* _Do this_
Copy out the entries below word for word, starting at the line containing "Going from farthest to closest, rank" and ending at the last line of the entries.

* _Spatial questions about scenes_

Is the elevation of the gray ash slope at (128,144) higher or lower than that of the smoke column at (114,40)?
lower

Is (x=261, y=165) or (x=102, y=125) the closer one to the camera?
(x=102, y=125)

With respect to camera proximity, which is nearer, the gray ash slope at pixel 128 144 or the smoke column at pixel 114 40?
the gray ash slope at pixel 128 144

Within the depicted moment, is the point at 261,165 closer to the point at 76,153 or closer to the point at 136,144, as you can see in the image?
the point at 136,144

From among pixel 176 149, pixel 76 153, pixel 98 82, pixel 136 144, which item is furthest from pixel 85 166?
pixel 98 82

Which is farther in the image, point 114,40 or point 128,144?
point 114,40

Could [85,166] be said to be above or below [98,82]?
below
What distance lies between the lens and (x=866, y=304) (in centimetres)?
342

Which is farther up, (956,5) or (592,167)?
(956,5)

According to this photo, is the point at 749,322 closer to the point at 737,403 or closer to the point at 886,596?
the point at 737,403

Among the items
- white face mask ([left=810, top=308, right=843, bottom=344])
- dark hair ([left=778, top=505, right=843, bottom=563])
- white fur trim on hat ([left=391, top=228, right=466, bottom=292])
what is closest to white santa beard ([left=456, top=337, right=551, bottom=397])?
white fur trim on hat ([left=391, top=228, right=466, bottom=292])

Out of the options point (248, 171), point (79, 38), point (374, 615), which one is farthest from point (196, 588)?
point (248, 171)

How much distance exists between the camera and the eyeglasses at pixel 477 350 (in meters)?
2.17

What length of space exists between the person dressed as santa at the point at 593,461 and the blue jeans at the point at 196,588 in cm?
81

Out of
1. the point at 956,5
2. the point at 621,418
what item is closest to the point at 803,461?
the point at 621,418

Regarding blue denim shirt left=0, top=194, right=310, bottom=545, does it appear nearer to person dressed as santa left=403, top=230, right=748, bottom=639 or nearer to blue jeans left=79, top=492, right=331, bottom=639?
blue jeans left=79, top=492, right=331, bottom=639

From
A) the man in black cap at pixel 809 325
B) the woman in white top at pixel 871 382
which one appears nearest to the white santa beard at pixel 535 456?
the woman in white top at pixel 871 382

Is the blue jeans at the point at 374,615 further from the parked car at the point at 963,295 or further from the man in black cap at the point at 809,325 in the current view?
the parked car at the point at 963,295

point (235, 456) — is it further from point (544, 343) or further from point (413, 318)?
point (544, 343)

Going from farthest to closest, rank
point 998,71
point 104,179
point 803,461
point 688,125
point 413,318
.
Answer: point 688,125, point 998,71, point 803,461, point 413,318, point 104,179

* _Exercise answer_
Going from farthest to closest, rank
point 998,71
point 104,179
point 803,461
point 688,125
point 413,318
.
Answer: point 688,125, point 998,71, point 803,461, point 413,318, point 104,179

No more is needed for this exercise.